Jermaine Ashley Clifton Palmer (born 28 August 1986) is an English former professional footballer who played as a striker.

He played professionally for Stoke City, Grimsby Town and Icelandic side Vikingur, with loan stints at York City, Scarborough and Alfreton Town. Between 2006 and 2018, Palmer was a non-league journeyman who played for Grantham Town, Hinckley United, Halesowen Town, Corby Town, Holbeach United, Quorn, Weymouth, Boston Town, Ilkeston Town, Long Eaton United, Holbrook Sports and Kimberley Miners Welfare.

==Career==
Palmer was born in Derby and progressed through the academy at Stoke City, signing a professional contract in the summer of 2003. He made three substitute appearances for Stoke in 2003–04 and was loaned out to Icelandic club Víkingur where he scored three goals in eight matches in the summer of 2004. On his return to England, Palmer found himself loaned out again, this time spending time with Hinckley United. He made one appearance for Stoke in 2004–05 coming on as a sub in a 1–0 defeat at home to Sunderland.
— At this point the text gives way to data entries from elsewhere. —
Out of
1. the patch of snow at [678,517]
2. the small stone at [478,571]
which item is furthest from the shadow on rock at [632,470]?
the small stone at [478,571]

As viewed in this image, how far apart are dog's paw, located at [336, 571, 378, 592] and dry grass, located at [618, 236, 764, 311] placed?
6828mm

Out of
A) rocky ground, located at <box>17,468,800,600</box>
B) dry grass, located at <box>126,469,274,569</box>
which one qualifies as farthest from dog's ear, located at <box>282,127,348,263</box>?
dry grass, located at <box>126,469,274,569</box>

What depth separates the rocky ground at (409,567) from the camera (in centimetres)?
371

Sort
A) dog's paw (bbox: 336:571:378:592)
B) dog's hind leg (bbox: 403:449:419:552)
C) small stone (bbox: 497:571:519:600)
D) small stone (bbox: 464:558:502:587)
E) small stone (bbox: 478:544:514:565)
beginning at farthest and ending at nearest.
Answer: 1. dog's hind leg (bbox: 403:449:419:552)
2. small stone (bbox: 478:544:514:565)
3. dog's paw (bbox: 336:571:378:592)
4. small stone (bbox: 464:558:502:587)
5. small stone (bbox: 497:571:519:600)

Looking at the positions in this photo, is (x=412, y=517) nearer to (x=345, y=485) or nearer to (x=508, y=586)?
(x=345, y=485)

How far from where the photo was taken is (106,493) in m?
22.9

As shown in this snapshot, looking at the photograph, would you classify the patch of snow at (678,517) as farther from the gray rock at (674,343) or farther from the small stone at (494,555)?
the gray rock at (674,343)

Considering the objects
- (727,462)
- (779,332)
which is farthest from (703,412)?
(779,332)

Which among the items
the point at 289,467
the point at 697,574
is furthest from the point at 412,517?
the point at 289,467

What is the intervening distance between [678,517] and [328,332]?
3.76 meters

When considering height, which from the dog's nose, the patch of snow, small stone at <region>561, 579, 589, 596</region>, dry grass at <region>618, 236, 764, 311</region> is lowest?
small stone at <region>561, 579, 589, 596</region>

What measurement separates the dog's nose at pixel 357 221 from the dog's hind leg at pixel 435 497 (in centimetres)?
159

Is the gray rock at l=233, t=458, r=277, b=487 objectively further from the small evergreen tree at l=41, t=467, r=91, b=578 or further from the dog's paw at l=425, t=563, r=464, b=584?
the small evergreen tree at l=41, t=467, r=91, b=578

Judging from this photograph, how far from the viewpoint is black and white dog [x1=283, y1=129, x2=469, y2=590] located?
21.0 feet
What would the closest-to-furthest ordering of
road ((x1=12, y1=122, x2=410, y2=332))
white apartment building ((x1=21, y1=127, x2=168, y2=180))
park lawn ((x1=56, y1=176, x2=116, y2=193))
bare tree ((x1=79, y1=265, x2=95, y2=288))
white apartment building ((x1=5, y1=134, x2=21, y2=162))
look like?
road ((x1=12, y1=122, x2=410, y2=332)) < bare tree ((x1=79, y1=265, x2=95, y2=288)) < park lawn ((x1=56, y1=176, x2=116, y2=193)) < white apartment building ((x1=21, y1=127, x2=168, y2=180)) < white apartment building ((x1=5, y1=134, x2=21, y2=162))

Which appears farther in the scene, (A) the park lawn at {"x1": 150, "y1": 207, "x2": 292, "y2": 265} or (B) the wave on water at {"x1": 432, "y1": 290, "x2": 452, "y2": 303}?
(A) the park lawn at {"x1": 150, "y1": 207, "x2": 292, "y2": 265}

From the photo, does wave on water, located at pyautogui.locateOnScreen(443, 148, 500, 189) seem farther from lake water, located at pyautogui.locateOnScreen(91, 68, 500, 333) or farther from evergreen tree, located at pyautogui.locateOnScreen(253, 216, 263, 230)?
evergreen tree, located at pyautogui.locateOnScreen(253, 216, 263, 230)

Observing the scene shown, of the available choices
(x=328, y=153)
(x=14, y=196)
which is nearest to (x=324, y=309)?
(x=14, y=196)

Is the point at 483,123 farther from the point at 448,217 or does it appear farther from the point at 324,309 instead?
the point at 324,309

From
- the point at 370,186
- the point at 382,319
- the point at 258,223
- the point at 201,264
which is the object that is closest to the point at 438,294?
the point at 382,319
He then joined Grimsby Town on trial and Mariners manager Russell Slade took a closer look at him as he participated in the club's reserve cup quarter final tie with Manchester United. Palmer returned to Stoke, but was the first new signing at Grimsby Town for the new 2005–06 season.

Despite being the first signing of the season, and initially presented as a first team player, Palmer found his path to winning a place in the team permanently blocked, and he found himself playing second fiddle to the likes of fellow forwards Michael Reddy, Gary Jones and Martin Gritton. Grimsby even opted to loan in another striker, Calvin Andrew from Luton Town as attacking cover. With this in mind, almost straight into the new season Palmer was placed up for loan, and subsequently joined Scarborough for an initial one-month period to gain experience and maintain fitness. Following the conclusion of his month with The Seadogs, Palmer returned to Grimsby only to be loaned straight back out to York City and then later in the season he spent a month with Alfreton Town

His only senior appearance for Grimsby came in the Football League Trophy clash with Morecambe in which Palmer replaced Simon Francis in the 87th minute of play. The game went on to extra time, with Morecambe winning on a penalty shootout. This would be the only time Jermaine would appear on the Grimsby team sheet and after seeing the rest of the season out in the reserves he was released from his contract at the end of the 2005–06 season. Since leaving the club, Palmer went on to move into the English non-league game, featuring for Worksop Town, Grantham Town, Hinckley United and Halesowen Town initially before joining Corby Town in December 2008. In March 2009 he moved to cash strapped Weymouth, where he played out the remaining Conference season with the club. In April 2009 due to the club being relegated to the Conference South he left the club. He eventually signed for Boston Town at the start of the 2009–10 season.

==Personal life==
Since leaving professional football in 2006, Palmer has held down many jobs, most notably a postman for Royal Mail, a delivery driver, youth worker and for companies Alstom and Bombardier. He also spent a spell as a youth team coach at Derby County.

==Career statistics==
Source:

| Club | Season | League |  |  | FA Cup |  | League Cup |  | Other^{[A]} |  | Total |  |
| Division | Apps | Goals | Apps | Goals | Apps | Goals | Apps | Goals | Apps | Goals |
| Stoke City | 2003–04 | First Division | 3 | 0 | 0 | 0 | 0 | 0 | 0 | 0 | 3 | 0 |
| 2004–05 | Championship | 1 | 0 | 0 | 0 | 0 | 0 | 0 | 0 | 1 | 0 |
| Grimsby Town | 2005–06 | League Two | 0 | 0 | 0 | 0 | 0 | 0 | 1 | 0 | 1 | 0 |
| Career Total |  |  | 4 | 0 | 0 | 0 | 0 | 0 | 1 | 0 | 5 | 0 |

A. The "Other" column constitutes appearances and goals in the Football League Trophy.